- [Entries drawn from a collection]:
▶

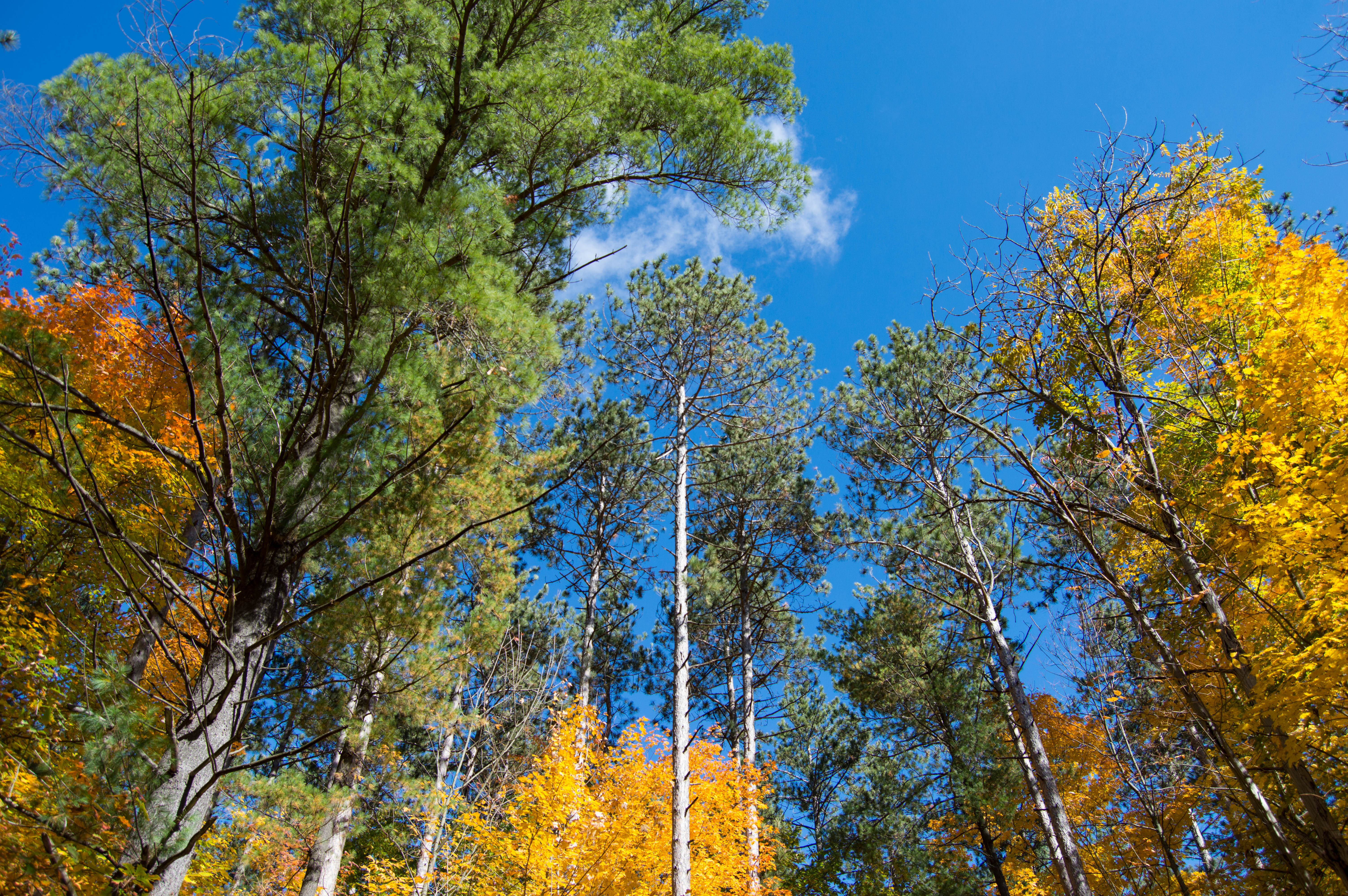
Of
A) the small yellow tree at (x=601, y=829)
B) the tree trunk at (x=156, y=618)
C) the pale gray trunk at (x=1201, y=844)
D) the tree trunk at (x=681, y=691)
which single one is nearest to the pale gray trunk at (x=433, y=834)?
the small yellow tree at (x=601, y=829)

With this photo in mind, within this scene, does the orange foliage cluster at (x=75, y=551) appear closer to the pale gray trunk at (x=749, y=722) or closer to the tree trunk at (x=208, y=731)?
the tree trunk at (x=208, y=731)

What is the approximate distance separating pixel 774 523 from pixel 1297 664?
8810 mm

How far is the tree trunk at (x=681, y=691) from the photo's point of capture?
601 cm

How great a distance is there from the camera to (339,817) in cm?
650

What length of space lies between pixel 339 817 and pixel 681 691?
11.7 ft

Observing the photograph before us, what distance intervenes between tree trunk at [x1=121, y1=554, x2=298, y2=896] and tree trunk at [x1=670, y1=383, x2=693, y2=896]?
4.48m

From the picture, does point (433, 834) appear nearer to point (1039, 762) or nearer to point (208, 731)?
point (1039, 762)

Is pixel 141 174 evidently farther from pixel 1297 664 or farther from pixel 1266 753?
pixel 1266 753

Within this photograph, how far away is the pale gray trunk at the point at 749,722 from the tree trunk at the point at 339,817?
537 cm

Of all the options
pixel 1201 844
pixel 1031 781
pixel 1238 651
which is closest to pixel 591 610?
pixel 1031 781

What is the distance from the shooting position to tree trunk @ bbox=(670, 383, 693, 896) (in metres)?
6.01

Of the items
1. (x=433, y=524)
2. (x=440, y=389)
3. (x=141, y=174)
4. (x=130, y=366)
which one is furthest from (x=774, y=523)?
(x=141, y=174)

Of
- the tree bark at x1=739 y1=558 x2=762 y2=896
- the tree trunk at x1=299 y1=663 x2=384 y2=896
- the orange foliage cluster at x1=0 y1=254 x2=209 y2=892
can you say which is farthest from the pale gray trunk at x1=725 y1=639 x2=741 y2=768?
the orange foliage cluster at x1=0 y1=254 x2=209 y2=892

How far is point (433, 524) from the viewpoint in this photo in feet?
22.1
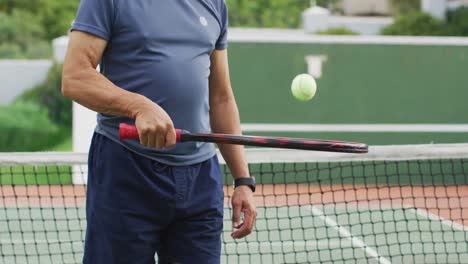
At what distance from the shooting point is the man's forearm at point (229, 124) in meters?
2.74

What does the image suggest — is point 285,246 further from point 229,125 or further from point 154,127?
point 154,127

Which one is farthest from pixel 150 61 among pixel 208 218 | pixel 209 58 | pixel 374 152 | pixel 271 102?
pixel 271 102

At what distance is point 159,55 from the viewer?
2.35 metres

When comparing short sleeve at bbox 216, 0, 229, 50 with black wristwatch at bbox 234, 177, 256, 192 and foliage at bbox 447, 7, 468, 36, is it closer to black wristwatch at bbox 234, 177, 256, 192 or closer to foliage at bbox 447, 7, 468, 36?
black wristwatch at bbox 234, 177, 256, 192

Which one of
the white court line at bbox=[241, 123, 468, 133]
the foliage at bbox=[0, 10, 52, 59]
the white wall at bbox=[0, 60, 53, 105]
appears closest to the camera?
the white court line at bbox=[241, 123, 468, 133]

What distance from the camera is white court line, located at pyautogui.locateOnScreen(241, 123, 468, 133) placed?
1169 centimetres

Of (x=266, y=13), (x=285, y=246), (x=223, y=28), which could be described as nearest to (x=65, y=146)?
(x=285, y=246)

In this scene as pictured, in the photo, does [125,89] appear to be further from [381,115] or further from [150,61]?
[381,115]

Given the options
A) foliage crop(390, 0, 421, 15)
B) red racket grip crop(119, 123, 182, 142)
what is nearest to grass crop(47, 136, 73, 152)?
red racket grip crop(119, 123, 182, 142)

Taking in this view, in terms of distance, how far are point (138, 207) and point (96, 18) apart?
51 centimetres

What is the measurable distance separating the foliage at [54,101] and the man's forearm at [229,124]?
14.3 meters

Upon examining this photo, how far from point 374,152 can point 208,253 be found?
275cm

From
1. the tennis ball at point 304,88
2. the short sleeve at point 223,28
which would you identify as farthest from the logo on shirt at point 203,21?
the tennis ball at point 304,88

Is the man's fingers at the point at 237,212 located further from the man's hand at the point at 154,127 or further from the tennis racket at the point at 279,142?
the man's hand at the point at 154,127
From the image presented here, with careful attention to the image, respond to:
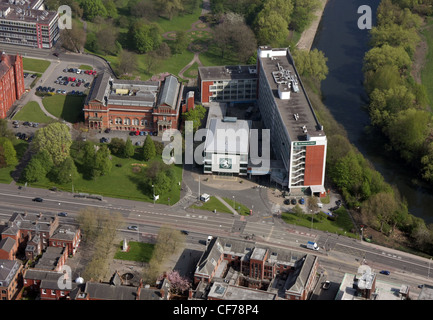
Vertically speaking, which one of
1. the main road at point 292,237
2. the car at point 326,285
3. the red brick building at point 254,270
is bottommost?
the main road at point 292,237

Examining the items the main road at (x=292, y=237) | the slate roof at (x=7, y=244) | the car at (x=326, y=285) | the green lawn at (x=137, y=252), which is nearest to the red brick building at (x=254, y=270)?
the car at (x=326, y=285)

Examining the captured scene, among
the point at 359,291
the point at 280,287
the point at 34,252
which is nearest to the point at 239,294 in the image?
the point at 280,287

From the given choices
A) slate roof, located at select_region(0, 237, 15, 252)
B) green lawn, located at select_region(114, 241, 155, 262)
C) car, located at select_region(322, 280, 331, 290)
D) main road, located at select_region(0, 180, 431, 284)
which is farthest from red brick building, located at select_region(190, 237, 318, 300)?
slate roof, located at select_region(0, 237, 15, 252)

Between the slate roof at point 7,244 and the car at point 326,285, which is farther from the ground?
the slate roof at point 7,244

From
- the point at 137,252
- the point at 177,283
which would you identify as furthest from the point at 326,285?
the point at 137,252

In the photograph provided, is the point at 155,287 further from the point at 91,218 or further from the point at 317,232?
the point at 317,232

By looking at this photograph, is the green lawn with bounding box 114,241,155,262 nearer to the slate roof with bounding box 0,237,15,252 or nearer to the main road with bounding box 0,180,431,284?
the main road with bounding box 0,180,431,284

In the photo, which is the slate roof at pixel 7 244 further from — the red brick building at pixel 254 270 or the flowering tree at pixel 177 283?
the red brick building at pixel 254 270

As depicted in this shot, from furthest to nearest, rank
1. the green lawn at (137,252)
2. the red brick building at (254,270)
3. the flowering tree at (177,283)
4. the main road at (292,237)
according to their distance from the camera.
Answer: the main road at (292,237) → the green lawn at (137,252) → the flowering tree at (177,283) → the red brick building at (254,270)

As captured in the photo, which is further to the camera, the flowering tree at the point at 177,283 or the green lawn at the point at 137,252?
the green lawn at the point at 137,252
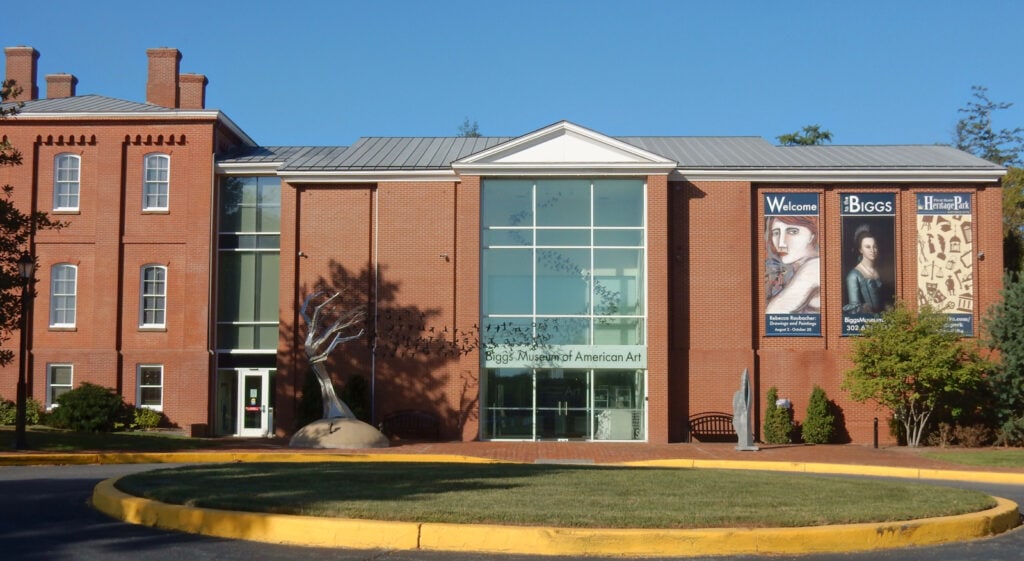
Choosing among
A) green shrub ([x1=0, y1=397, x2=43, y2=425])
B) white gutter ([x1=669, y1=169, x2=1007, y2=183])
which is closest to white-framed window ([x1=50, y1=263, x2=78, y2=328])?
green shrub ([x1=0, y1=397, x2=43, y2=425])

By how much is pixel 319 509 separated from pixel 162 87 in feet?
92.6

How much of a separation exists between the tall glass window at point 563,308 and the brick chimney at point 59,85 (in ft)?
54.3

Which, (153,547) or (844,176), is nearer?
(153,547)

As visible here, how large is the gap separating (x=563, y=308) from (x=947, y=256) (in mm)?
11398

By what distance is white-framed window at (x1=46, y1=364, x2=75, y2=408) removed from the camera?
32.8 m

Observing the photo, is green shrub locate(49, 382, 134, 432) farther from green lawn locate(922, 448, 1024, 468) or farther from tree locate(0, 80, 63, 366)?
green lawn locate(922, 448, 1024, 468)

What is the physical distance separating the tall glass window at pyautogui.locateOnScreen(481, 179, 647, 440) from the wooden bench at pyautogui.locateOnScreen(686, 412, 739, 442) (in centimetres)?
145

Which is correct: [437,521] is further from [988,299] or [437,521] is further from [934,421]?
[988,299]

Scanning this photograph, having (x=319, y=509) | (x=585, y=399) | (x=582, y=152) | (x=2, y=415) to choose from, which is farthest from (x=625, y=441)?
(x=319, y=509)

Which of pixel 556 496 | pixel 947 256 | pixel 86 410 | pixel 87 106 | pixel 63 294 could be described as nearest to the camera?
pixel 556 496

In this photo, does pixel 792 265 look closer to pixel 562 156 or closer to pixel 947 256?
pixel 947 256

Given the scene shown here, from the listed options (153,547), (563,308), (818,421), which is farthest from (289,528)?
(818,421)

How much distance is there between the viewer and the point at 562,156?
31.0 meters

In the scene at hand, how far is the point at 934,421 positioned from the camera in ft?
99.5
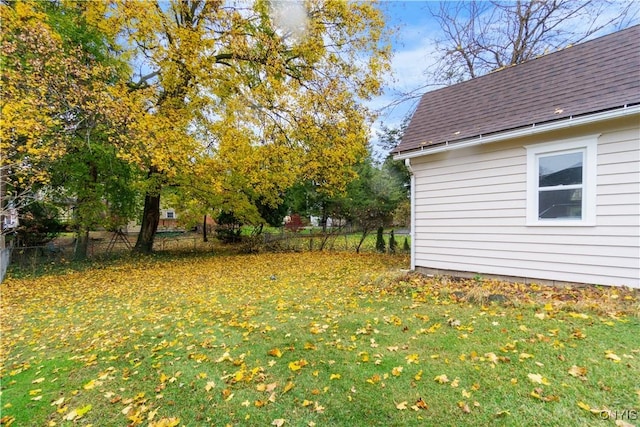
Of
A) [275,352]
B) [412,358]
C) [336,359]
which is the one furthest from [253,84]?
[412,358]

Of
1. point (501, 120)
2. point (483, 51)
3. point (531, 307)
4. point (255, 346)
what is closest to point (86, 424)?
point (255, 346)

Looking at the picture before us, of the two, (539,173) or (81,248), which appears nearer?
(539,173)

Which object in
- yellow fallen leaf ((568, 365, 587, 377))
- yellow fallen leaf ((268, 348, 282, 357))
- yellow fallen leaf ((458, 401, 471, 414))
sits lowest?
yellow fallen leaf ((268, 348, 282, 357))

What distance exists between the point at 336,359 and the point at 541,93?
20.4ft

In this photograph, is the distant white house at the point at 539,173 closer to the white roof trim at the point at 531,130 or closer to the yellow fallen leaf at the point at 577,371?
the white roof trim at the point at 531,130

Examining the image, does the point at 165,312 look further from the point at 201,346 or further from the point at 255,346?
the point at 255,346

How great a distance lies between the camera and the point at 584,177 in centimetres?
516

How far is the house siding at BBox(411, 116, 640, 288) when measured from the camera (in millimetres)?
4828


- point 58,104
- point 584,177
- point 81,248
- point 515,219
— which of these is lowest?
point 81,248

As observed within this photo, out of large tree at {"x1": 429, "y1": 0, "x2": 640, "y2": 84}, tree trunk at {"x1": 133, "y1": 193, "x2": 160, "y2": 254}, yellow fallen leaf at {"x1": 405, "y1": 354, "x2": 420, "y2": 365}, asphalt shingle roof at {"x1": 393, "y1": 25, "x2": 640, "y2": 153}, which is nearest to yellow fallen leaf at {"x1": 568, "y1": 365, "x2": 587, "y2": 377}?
yellow fallen leaf at {"x1": 405, "y1": 354, "x2": 420, "y2": 365}

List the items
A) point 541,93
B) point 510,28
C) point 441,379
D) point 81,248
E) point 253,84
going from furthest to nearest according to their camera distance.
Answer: point 510,28, point 81,248, point 253,84, point 541,93, point 441,379

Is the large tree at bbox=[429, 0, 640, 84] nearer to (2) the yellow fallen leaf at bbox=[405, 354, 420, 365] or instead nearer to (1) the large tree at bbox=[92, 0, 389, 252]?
(1) the large tree at bbox=[92, 0, 389, 252]

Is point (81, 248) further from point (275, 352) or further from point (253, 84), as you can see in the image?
point (275, 352)

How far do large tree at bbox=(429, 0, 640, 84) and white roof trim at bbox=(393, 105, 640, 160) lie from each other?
8.70m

◀

- [Work to complete]: Rewrite the lines from the top down to and including the line with "which single one", replacing "pale gray trunk" with "light gray trunk" and leaving everything else unchanged. Omit the pictures.

- [Expected output]:
Of
A) the small yellow tree at (x=601, y=829)
B) the tree trunk at (x=156, y=618)
C) the light gray trunk at (x=1201, y=844)
D) the tree trunk at (x=681, y=691)
which single one is nearest to the light gray trunk at (x=433, y=834)?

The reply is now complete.